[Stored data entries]

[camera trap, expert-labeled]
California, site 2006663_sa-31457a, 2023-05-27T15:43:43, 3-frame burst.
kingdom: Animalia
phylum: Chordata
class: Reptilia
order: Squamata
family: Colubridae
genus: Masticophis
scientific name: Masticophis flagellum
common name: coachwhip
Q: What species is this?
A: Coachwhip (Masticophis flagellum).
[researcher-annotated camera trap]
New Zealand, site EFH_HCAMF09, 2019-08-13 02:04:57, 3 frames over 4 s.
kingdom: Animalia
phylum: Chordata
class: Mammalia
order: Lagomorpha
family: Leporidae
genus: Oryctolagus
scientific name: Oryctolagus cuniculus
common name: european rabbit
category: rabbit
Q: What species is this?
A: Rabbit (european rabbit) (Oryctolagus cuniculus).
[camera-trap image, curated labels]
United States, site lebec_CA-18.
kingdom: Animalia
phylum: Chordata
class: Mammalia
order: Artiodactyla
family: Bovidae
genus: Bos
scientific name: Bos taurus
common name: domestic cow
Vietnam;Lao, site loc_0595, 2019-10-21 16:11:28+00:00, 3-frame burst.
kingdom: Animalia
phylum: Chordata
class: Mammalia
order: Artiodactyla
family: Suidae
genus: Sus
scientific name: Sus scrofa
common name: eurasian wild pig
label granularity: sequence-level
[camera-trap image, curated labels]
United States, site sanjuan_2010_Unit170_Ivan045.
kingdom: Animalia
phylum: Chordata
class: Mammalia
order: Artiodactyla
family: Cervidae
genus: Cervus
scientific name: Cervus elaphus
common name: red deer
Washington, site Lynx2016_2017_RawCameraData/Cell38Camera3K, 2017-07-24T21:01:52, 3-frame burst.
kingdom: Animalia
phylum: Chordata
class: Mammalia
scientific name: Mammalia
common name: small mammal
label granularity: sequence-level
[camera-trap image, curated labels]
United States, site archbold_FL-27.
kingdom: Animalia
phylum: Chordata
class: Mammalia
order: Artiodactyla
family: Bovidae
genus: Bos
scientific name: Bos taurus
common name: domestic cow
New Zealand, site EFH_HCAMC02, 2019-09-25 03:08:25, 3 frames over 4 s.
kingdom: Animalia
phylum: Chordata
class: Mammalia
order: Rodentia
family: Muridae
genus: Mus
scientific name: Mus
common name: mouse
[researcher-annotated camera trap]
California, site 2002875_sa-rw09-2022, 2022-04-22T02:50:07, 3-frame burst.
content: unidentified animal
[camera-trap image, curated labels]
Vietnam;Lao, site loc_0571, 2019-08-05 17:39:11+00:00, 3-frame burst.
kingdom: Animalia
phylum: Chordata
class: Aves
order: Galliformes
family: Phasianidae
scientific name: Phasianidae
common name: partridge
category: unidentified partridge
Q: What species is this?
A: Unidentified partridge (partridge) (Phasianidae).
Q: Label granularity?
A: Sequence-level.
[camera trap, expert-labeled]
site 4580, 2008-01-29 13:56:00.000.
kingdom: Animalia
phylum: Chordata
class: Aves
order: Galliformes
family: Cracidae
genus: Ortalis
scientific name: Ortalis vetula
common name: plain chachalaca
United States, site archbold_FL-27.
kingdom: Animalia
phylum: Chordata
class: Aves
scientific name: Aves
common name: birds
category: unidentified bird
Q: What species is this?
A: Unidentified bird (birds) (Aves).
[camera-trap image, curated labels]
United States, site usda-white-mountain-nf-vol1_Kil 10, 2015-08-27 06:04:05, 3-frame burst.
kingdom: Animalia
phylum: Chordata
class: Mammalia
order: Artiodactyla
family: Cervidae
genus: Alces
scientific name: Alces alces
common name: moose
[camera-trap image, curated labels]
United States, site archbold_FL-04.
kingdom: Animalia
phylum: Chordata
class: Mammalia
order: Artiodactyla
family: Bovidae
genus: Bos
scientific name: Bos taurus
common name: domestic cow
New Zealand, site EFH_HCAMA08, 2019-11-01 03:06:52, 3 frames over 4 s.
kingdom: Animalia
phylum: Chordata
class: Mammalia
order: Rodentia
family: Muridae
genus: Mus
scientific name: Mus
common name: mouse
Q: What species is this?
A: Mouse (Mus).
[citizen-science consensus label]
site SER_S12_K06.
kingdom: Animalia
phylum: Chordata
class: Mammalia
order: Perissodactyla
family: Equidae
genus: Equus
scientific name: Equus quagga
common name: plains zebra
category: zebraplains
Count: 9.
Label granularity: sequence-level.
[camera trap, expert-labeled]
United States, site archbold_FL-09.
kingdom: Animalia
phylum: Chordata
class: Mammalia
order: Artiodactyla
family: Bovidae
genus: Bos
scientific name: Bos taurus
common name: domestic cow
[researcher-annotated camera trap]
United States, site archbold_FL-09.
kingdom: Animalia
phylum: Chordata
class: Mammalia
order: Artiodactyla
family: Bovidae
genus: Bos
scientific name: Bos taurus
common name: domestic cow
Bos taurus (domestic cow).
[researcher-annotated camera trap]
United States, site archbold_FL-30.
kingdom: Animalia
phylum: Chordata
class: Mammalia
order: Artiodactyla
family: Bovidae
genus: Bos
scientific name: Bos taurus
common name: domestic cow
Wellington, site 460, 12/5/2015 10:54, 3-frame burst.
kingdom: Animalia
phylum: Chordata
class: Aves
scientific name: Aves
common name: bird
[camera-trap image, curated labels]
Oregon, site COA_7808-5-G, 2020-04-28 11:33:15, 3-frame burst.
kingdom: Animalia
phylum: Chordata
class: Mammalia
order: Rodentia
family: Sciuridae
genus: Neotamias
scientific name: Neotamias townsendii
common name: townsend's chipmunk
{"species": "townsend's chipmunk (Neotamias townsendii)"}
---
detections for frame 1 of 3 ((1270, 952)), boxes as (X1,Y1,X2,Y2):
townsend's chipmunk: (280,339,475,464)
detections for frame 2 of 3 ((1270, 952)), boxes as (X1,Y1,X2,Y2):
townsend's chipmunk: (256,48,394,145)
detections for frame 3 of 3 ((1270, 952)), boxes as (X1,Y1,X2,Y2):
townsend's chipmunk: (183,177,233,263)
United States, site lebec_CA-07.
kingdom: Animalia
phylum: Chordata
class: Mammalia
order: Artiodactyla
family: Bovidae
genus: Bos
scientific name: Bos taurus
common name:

* _What needs to be done_
All of the records above are to be copied exactly.

* _Exercise solution_
[camera trap, expert-labeled]
California, site 2006663_sa-31457a, 2023-05-27T15:43:43, 3-frame burst.
kingdom: Animalia
phylum: Chordata
class: Reptilia
order: Squamata
family: Colubridae
genus: Masticophis
scientific name: Masticophis flagellum
common name: coachwhip
Q: What species is this?
A: Coachwhip (Masticophis flagellum).
[researcher-annotated camera trap]
New Zealand, site EFH_HCAMF09, 2019-08-13 02:04:57, 3 frames over 4 s.
kingdom: Animalia
phylum: Chordata
class: Mammalia
order: Lagomorpha
family: Leporidae
genus: Oryctolagus
scientific name: Oryctolagus cuniculus
common name: european rabbit
category: rabbit
Q: What species is this?
A: Rabbit (european rabbit) (Oryctolagus cuniculus).
[camera-trap image, curated labels]
United States, site lebec_CA-18.
kingdom: Animalia
phylum: Chordata
class: Mammalia
order: Artiodactyla
family: Bovidae
genus: Bos
scientific name: Bos taurus
common name: domestic cow
Vietnam;Lao, site loc_0595, 2019-10-21 16:11:28+00:00, 3-frame burst.
kingdom: Animalia
phylum: Chordata
class: Mammalia
order: Artiodactyla
family: Suidae
genus: Sus
scientific name: Sus scrofa
common name: eurasian wild pig
label granularity: sequence-level
[camera-trap image, curated labels]
United States, site sanjuan_2010_Unit170_Ivan045.
kingdom: Animalia
phylum: Chordata
class: Mammalia
order: Artiodactyla
family: Cervidae
genus: Cervus
scientific name: Cervus elaphus
common name: red deer
Washington, site Lynx2016_2017_RawCameraData/Cell38Camera3K, 2017-07-24T21:01:52, 3-frame burst.
kingdom: Animalia
phylum: Chordata
class: Mammalia
scientific name: Mammalia
common name: small mammal
label granularity: sequence-level
[camera-trap image, curated labels]
United States, site archbold_FL-27.
kingdom: Animalia
phylum: Chordata
class: Mammalia
order: Artiodactyla
family: Bovidae
genus: Bos
scientific name: Bos taurus
common name: domestic cow
New Zealand, site EFH_HCAMC02, 2019-09-25 03:08:25, 3 frames over 4 s.
kingdom: Animalia
phylum: Chordata
class: Mammalia
order: Rodentia
family: Muridae
genus: Mus
scientific name: Mus
common name: mouse
[researcher-annotated camera trap]
California, site 2002875_sa-rw09-2022, 2022-04-22T02:50:07, 3-frame burst.
content: unidentified animal
[camera-trap image, curated labels]
Vietnam;Lao, site loc_0571, 2019-08-05 17:39:11+00:00, 3-frame burst.
kingdom: Animalia
phylum: Chordata
class: Aves
order: Galliformes
family: Phasianidae
scientific name: Phasianidae
common name: partridge
category: unidentified partridge
Q: What species is this?
A: Unidentified partridge (partridge) (Phasianidae).
Q: Label granularity?
A: Sequence-level.
[camera trap, expert-labeled]
site 4580, 2008-01-29 13:56:00.000.
kingdom: Animalia
phylum: Chordata
class: Aves
order: Galliformes
family: Cracidae
genus: Ortalis
scientific name: Ortalis vetula
common name: plain chachalaca
United States, site archbold_FL-27.
kingdom: Animalia
phylum: Chordata
class: Aves
scientific name: Aves
common name: birds
category: unidentified bird
Q: What species is this?
A: Unidentified bird (birds) (Aves).
[camera-trap image, curated labels]
United States, site usda-white-mountain-nf-vol1_Kil 10, 2015-08-27 06:04:05, 3-frame burst.
kingdom: Animalia
phylum: Chordata
class: Mammalia
order: Artiodactyla
family: Cervidae
genus: Alces
scientific name: Alces alces
common name: moose
[camera-trap image, curated labels]
United States, site archbold_FL-04.
kingdom: Animalia
phylum: Chordata
class: Mammalia
order: Artiodactyla
family: Bovidae
genus: Bos
scientific name: Bos taurus
common name: domestic cow
New Zealand, site EFH_HCAMA08, 2019-11-01 03:06:52, 3 frames over 4 s.
kingdom: Animalia
phylum: Chordata
class: Mammalia
order: Rodentia
family: Muridae
genus: Mus
scientific name: Mus
common name: mouse
Q: What species is this?
A: Mouse (Mus).
[citizen-science consensus label]
site SER_S12_K06.
kingdom: Animalia
phylum: Chordata
class: Mammalia
order: Perissodactyla
family: Equidae
genus: Equus
scientific name: Equus quagga
common name: plains zebra
category: zebraplains
Count: 9.
Label granularity: sequence-level.
[camera trap, expert-labeled]
United States, site archbold_FL-09.
kingdom: Animalia
phylum: Chordata
class: Mammalia
order: Artiodactyla
family: Bovidae
genus: Bos
scientific name: Bos taurus
common name: domestic cow
[researcher-annotated camera trap]
United States, site archbold_FL-09.
kingdom: Animalia
phylum: Chordata
class: Mammalia
order: Artiodactyla
family: Bovidae
genus: Bos
scientific name: Bos taurus
common name: domestic cow
Bos taurus (domestic cow).
[researcher-annotated camera trap]
United States, site archbold_FL-30.
kingdom: Animalia
phylum: Chordata
class: Mammalia
order: Artiodactyla
family: Bovidae
genus: Bos
scientific name: Bos taurus
common name: domestic cow
Wellington, site 460, 12/5/2015 10:54, 3-frame burst.
kingdom: Animalia
phylum: Chordata
class: Aves
scientific name: Aves
common name: bird
[camera-trap image, curated labels]
Oregon, site COA_7808-5-G, 2020-04-28 11:33:15, 3-frame burst.
kingdom: Animalia
phylum: Chordata
class: Mammalia
order: Rodentia
family: Sciuridae
genus: Neotamias
scientific name: Neotamias townsendii
common name: townsend's chipmunk
{"species": "townsend's chipmunk (Neotamias townsendii)"}
---
detections for frame 1 of 3 ((1270, 952)), boxes as (X1,Y1,X2,Y2):
townsend's chipmunk: (280,339,475,464)
detections for frame 2 of 3 ((1270, 952)), boxes as (X1,Y1,X2,Y2):
townsend's chipmunk: (256,48,394,145)
detections for frame 3 of 3 ((1270, 952)), boxes as (X1,Y1,X2,Y2):
townsend's chipmunk: (183,177,233,263)
United States, site lebec_CA-07.
kingdom: Animalia
phylum: Chordata
class: Mammalia
order: Artiodactyla
family: Bovidae
genus: Bos
scientific name: Bos taurus
common name:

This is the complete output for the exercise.